Process Development Senior Scientist Amgen, California
Assessing Critical Quality Attributes (CQAs) typically involves analyzing protein sequences for hot spots and confirming them experimentally. Sequence alignment offers limited information, whereas 3D structural modeling provides detailed insights into solvent accessibility and protein-protein interactions, significantly improving CQA predictions and reducing laboratory work. Our study examined protein therapeutics in late-stage clinical development, using crystal structures and AlphaFold-generated models. We utilized extensive characterization data, including modification levels from forced degradation studies and chromatography fractionation, to assess impacts on biological activities and effector functions. Evaluated molecules included monoclonal antibodies and other proteins, focusing on post-translational modifications like deamidation, isomerization, glycation, tryptophan and methionine oxidation.
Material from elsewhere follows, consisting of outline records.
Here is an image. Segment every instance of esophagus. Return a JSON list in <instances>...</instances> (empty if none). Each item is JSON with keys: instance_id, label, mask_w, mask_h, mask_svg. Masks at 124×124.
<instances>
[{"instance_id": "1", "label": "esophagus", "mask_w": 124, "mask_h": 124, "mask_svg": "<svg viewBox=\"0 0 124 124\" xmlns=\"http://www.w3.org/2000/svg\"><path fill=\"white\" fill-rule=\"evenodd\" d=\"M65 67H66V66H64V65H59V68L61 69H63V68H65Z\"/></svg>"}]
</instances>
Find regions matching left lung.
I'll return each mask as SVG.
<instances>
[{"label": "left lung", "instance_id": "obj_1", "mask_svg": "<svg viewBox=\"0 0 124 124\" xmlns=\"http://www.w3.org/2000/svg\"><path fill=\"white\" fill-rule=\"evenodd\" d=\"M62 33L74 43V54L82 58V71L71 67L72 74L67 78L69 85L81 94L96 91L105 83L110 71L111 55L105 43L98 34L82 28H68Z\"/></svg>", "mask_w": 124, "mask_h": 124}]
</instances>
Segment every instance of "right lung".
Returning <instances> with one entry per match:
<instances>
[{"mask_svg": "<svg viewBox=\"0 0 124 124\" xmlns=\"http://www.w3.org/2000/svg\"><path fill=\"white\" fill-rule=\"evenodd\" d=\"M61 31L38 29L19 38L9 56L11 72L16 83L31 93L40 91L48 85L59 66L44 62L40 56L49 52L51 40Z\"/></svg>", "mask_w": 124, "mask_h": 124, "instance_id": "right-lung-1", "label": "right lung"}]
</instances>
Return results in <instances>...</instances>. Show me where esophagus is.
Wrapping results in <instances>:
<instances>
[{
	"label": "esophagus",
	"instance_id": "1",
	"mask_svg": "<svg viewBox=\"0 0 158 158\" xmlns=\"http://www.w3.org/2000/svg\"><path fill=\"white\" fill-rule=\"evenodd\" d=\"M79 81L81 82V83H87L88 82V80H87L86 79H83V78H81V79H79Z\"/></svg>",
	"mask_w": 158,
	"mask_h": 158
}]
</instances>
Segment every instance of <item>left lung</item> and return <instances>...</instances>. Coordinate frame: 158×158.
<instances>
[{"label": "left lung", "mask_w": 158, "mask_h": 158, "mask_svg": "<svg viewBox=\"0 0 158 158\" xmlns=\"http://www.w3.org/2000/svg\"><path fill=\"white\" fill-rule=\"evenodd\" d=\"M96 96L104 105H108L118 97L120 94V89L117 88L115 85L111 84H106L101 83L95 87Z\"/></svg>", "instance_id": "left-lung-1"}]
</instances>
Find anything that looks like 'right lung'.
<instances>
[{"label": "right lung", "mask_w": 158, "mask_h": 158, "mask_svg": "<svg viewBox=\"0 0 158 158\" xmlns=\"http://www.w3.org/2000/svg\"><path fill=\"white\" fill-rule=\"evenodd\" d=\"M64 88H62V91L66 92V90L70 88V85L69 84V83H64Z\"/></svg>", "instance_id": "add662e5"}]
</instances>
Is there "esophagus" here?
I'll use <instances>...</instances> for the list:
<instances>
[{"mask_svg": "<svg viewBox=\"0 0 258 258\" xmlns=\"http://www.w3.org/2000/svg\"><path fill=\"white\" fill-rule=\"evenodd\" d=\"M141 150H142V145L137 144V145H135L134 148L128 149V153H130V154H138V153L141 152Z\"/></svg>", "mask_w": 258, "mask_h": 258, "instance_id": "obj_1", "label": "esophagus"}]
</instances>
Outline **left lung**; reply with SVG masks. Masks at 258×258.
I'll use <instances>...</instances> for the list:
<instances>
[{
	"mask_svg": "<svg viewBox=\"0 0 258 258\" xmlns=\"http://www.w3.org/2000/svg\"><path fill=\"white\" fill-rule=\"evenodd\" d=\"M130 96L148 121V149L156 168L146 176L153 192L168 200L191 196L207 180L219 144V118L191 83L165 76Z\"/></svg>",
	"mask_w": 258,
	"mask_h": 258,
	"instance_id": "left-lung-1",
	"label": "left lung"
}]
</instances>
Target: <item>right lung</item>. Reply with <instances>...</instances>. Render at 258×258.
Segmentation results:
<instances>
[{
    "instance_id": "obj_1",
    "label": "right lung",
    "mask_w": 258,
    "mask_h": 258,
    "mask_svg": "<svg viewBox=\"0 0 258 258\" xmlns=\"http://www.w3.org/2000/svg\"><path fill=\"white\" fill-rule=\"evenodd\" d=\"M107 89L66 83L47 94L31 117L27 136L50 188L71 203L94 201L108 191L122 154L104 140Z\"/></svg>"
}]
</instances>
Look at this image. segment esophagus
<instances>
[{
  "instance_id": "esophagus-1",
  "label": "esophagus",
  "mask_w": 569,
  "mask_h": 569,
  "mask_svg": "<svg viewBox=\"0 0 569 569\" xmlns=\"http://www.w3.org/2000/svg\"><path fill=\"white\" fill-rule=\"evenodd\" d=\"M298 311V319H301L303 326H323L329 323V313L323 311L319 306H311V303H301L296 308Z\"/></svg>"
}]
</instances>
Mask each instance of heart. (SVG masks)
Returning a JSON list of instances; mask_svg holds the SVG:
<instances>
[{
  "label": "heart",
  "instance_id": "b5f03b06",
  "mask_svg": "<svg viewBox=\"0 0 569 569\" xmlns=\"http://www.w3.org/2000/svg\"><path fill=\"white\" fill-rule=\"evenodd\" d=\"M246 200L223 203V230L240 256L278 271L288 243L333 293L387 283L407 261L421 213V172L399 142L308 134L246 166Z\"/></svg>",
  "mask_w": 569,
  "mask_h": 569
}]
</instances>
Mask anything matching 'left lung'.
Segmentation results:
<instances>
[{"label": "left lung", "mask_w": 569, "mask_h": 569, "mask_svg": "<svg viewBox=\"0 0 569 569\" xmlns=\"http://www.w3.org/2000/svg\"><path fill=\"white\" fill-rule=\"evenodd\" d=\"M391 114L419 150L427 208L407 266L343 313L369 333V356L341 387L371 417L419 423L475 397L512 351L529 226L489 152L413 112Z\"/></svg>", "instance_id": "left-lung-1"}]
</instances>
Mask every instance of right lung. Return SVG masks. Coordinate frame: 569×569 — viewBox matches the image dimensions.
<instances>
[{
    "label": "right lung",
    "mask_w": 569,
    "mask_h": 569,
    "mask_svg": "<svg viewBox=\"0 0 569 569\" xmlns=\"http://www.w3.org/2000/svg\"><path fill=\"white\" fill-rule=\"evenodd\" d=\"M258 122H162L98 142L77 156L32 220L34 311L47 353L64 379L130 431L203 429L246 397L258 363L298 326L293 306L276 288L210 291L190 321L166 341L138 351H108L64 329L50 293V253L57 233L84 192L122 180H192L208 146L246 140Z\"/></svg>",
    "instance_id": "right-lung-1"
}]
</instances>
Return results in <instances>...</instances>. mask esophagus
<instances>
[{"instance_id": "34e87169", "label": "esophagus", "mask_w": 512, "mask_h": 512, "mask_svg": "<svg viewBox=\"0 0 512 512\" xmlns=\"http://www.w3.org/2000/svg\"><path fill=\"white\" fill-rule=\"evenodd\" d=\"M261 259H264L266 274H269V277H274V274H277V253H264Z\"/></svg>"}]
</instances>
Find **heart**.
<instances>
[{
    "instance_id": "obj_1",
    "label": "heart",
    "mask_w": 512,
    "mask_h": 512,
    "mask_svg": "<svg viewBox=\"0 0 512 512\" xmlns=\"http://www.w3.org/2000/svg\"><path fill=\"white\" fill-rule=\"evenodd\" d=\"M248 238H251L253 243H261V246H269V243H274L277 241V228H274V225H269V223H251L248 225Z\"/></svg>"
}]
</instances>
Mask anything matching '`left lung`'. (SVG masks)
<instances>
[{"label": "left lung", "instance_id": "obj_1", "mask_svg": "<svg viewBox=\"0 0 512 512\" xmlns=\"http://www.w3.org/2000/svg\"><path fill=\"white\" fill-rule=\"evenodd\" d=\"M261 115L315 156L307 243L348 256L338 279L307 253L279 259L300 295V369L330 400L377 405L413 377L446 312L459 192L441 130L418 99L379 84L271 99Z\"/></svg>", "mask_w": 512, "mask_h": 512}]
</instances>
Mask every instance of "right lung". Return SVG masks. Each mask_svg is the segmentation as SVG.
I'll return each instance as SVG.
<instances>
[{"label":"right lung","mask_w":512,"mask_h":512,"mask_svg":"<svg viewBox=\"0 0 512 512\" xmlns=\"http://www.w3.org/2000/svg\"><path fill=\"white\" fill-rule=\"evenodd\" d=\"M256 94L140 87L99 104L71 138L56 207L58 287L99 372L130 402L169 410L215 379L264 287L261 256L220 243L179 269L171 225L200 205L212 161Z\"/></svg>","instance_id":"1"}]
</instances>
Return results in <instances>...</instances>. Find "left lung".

Results showed molecular modeling predictions were consistent with observed data, correlating solvent accessibility with modification degrees. Structural modeling enhances CQA predictions, expediting drug development and improving success rates.
Learning Objectives:
Upon completion, participants will be familiar with advanced 3D structural modeling skills to better predict Critical Quality Attributes (CQAs) with enhanced precision.
Upon completion, participants will understand how various parameters contribute to the prediction and prioritization of CQAs during early and late-stage drug development.
Upon completion, participants will be able to evaluate the impact of post-translational modifications on protein stability and efficacy using molecular modeling techniques.